13 Linear Predictors and Inverse Link Functions

The above mosaic is put here to emphasize that we are learning building blocks for making models of data-generating processes. Each block is used to make some mathematical representation of the real-world. The better our representations, the better our insights. Instead of using Lego bricks, our tool of choice is the generative DAG. We have almost all the building blocks we need, latent nodes, observed nodes, calculated nodes, edges, plates, linear models, and probability distributions, but this chapter introduces one last powerful building block - the inverse link function.

The range of a function is the set of values that the function can give as output. For a linear predictor with non-zero slope, this range is any number from - $\infty$ to $\infty$ .

13.1 Linear Predictors

This chapter, we focus on restricting the range of linear predictors. A linear predictor for data observation, $i$ , is any function expressable in this form:

$f (x_{i 1}, x_{i 2}, \dots, x_{i n}) = α + β_{1} * x_{i 1} + β_{2} * x_{i 2} + \dots + β_{n} * x_{i n}$

where $x_{i 1}, x_{i 2}, \dots, x_{i n}$ is the $i^{t h}$ observation of a set of $n$ explanatory variables, $α$ is the base-level output when all the explanatory variables are zero (e.g. y-intercept when $n = 1$ ), and $β_{j}$ the coefficient for the $j^{t h}$ explanatory variable ( $j \in {1, 2, \dots, n}$ ). When $n = 1$ , this is just the equation of a line as in last chapter. When there is more than one explanatory variable, we are making a function with high-dimensional input - meaning the input includes multiple explanatory RV realizations per observed row. High-dimensional functions are no longer easily plotted, but the interpretation of the coefficients remain consistent with our developing intuition.

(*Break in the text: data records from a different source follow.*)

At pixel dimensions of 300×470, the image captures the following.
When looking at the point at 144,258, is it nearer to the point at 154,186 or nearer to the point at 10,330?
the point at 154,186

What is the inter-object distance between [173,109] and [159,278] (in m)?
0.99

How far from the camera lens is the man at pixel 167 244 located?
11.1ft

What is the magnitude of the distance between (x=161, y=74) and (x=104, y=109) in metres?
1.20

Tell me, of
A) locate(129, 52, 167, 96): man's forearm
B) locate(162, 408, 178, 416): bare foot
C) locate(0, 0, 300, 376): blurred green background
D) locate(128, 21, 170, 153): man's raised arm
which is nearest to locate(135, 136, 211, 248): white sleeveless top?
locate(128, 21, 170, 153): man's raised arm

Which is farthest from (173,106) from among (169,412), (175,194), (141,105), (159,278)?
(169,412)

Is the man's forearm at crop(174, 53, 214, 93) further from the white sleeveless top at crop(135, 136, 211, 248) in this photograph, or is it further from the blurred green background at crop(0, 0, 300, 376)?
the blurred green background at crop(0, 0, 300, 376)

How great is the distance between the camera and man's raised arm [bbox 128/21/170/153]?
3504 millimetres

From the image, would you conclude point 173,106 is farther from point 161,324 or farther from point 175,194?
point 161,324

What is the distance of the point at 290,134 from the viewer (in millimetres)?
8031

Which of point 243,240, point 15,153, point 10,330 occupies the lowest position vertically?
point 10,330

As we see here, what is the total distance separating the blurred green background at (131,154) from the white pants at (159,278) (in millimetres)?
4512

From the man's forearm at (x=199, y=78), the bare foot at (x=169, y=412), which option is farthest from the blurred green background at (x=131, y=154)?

Explanatory variable effects are fully summarized in the corresponding coefficients, $β$ . If an individual coefficient $β$ is positive, the linear prediction increases by $β$ units for each unit change in the explanatory variable. For example, we thought it plausible for the expected sales price of a home to go up by $120 for every additional square foot; 10 additional square feet, then the home value increases $1,200; 100 additional square feet, then the home value increases $12,000. You can continue this logic ad-nauseum until you have infinitely big houses with infinite home prices. The takeaway is that linear predictors, in theory, can take on values anywhere from - $\infty$ to $\infty$ .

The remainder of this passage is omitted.